Exploration of SF6 and its decomposed gases in adsorption and sensing (four modified WSe2 monolayers at quantum level)

Abstract

As SF6 is the most widely used high-voltage insulating gas, the monitoring of its decomposition products to ensure the stable operation of GIS equipment and the treatment of leakage have been two important research topics. This work is based on the first principles of adsorption and sensing characterization of SF6 and its decomposed gases (HF, H2S, SO2, SOF2, SO2F2) using four modification strategies on the surface of WSe2. The energy parameters such as transfer charge, density of states, adsorption energy, band gap, and work function are calculated for each system.

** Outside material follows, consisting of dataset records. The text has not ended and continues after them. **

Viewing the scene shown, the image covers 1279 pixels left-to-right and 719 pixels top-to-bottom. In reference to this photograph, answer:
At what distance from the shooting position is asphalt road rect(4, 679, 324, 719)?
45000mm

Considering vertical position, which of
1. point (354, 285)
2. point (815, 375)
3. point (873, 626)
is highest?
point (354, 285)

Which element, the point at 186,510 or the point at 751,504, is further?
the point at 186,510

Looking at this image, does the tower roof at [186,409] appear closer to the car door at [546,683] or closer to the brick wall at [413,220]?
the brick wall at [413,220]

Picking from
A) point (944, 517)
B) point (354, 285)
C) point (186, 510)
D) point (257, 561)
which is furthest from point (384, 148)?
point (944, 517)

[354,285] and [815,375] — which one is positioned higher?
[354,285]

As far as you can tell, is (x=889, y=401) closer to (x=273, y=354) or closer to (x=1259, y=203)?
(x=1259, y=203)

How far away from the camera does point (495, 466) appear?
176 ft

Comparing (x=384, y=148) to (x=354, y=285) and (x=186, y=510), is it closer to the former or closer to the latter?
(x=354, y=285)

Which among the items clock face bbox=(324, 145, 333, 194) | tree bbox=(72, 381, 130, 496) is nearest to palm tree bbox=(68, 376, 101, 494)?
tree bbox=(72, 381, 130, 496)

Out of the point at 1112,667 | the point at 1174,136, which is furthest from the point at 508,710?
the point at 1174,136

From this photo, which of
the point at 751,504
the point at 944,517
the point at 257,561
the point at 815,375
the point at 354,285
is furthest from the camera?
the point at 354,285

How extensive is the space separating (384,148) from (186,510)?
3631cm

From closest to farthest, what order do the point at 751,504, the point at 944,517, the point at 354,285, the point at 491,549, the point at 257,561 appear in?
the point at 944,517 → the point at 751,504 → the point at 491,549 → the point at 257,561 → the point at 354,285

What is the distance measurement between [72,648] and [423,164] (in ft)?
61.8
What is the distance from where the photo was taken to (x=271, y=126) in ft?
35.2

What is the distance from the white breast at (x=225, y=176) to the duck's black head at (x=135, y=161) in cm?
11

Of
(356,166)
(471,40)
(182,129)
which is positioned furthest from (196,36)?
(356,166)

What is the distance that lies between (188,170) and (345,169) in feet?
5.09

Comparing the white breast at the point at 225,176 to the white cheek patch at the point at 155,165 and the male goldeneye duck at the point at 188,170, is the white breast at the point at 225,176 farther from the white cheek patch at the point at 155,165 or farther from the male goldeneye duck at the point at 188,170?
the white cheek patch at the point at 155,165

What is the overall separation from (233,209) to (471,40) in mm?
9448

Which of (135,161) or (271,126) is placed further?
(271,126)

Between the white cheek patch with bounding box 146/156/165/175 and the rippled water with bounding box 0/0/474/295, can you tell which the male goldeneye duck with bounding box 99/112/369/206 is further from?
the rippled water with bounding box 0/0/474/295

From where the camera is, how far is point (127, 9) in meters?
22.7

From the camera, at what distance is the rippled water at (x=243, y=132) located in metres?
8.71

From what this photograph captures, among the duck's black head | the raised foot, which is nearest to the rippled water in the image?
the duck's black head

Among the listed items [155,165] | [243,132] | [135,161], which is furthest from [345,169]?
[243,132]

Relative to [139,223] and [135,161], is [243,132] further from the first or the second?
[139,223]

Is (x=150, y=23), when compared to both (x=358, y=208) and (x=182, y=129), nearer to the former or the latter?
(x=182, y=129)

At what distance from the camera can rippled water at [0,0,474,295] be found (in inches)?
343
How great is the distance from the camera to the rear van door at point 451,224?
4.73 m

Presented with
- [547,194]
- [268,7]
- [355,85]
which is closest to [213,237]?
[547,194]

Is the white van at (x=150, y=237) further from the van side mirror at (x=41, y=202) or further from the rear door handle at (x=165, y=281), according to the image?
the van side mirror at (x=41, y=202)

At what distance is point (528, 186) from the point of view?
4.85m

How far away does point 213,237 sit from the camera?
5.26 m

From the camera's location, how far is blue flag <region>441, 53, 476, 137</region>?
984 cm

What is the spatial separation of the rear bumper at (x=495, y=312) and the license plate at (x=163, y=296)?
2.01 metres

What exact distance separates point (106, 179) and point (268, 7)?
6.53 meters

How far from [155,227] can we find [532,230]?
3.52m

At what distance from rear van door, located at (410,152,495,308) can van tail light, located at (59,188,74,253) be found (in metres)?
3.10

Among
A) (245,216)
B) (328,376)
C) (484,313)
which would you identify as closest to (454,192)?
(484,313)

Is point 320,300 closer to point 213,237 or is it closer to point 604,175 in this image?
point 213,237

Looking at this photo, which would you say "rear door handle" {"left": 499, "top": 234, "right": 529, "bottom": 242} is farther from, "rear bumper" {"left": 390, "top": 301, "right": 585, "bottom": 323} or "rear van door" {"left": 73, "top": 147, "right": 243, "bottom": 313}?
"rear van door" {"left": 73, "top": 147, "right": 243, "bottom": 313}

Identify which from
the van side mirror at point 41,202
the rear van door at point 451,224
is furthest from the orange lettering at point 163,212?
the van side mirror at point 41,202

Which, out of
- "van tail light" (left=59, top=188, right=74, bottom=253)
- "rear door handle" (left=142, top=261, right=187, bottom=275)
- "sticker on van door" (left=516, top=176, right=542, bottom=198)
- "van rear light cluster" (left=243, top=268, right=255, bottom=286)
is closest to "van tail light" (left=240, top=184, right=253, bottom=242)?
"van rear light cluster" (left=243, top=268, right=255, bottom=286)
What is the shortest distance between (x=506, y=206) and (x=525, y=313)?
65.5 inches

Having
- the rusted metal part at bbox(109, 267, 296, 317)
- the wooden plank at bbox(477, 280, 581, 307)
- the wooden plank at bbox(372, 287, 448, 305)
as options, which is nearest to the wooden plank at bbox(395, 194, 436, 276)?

The results show that the electrical conductivity of the system is greatly enhanced when defect modification is employed, and the band gap is changed from 2.018 eV to 0.008 eV (W@WSe2) and 1.271 eV (Se@WSe2). The CoO and TiO2 doped WSe2 showed excellent adsorption of SF6 (−7.818 eV) and SOF2 (−14.263 eV), respectively, which is of great significance for SF6 gas leakage treatment. In addition, the results of work function calculations indicate that CoO-WSe2 has potential as a work function type sensor for these six gases. Finally, by calculating the desorption time (τ), we systematically explored whether the four modified materials have the characteristics to be used as recyclable resistive type sensors under different temperature environments. Our work will help to explore the adsorption performance and sensing characteristics of WSe2 monolayers with different modifications for SF6 and its decomposed gases, which is crucial for the protection of GIS equipment in power systems.